The online map includes data on water and energy at the state’s 100 largest generation plants. "The map identified the water-energy nexus at plants of 75 MW or larger," said a CEC spokesperson.

With the CEC map, online information is immediately available about potential impact on water sources for thermal power plant operators. Among the 100 largest plants, half use recycled and degraded groundwater, 30 use surface water and 20 use groundwater.

Under an executive order from California's governor on drought mitigation, the CEC has set an expedited process for power plant requests seeking to secure alternate supplies of water. CEC's data shows that reliance on water is spread around, with no single water district supplying any more than 8% of the state's generation capacity.

"California has made significant progress toward reducing water consumption and increasing recycled water usage at the state's largest power plants," said CEC Chairman Robert Weisenmiller, adding that the plants have "become more efficient and more drought resilient."

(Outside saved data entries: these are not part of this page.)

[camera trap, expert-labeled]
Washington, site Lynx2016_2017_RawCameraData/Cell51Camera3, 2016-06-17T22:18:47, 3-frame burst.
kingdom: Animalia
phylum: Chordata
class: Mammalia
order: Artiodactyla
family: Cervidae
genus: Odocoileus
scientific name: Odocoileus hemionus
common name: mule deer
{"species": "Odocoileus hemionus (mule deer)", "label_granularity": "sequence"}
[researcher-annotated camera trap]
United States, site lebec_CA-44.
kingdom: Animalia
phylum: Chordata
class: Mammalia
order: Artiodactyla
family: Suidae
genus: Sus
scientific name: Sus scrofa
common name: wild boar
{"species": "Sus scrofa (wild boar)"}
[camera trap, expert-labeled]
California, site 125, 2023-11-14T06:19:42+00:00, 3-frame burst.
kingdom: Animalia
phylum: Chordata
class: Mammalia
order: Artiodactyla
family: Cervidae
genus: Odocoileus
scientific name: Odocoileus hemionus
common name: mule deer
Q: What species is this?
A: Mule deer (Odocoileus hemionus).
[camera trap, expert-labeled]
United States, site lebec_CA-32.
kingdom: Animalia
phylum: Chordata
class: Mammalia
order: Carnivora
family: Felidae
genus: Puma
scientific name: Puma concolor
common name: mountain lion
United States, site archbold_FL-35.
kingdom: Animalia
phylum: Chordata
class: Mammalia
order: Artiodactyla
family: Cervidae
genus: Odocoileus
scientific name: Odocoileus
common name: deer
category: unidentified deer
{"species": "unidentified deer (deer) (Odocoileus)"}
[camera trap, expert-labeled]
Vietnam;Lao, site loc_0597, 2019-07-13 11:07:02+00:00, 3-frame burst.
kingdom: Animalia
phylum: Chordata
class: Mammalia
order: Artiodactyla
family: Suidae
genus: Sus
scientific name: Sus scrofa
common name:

"Since 2003, the CEC has worked with power plant applicants to build new facilities to reduce water consumption through use of recycled water and water-efficient technologies, such as dry cooling," the CEC spokesman said. "These sources and technologies provide a more environmentally responsible option and make the associated power plants more resilient to drought conditions."

Over the past 11 years, CEC statistics show that 9,000 MW of combined cycle, mostly gas-fired projects have been built, and about 85% of that capacity uses recycled water or dry cooling, significantly lowering fresh water demand.

The power plants shown on the new CEC map comprise about 45% of the state's overall in-state generation capacity.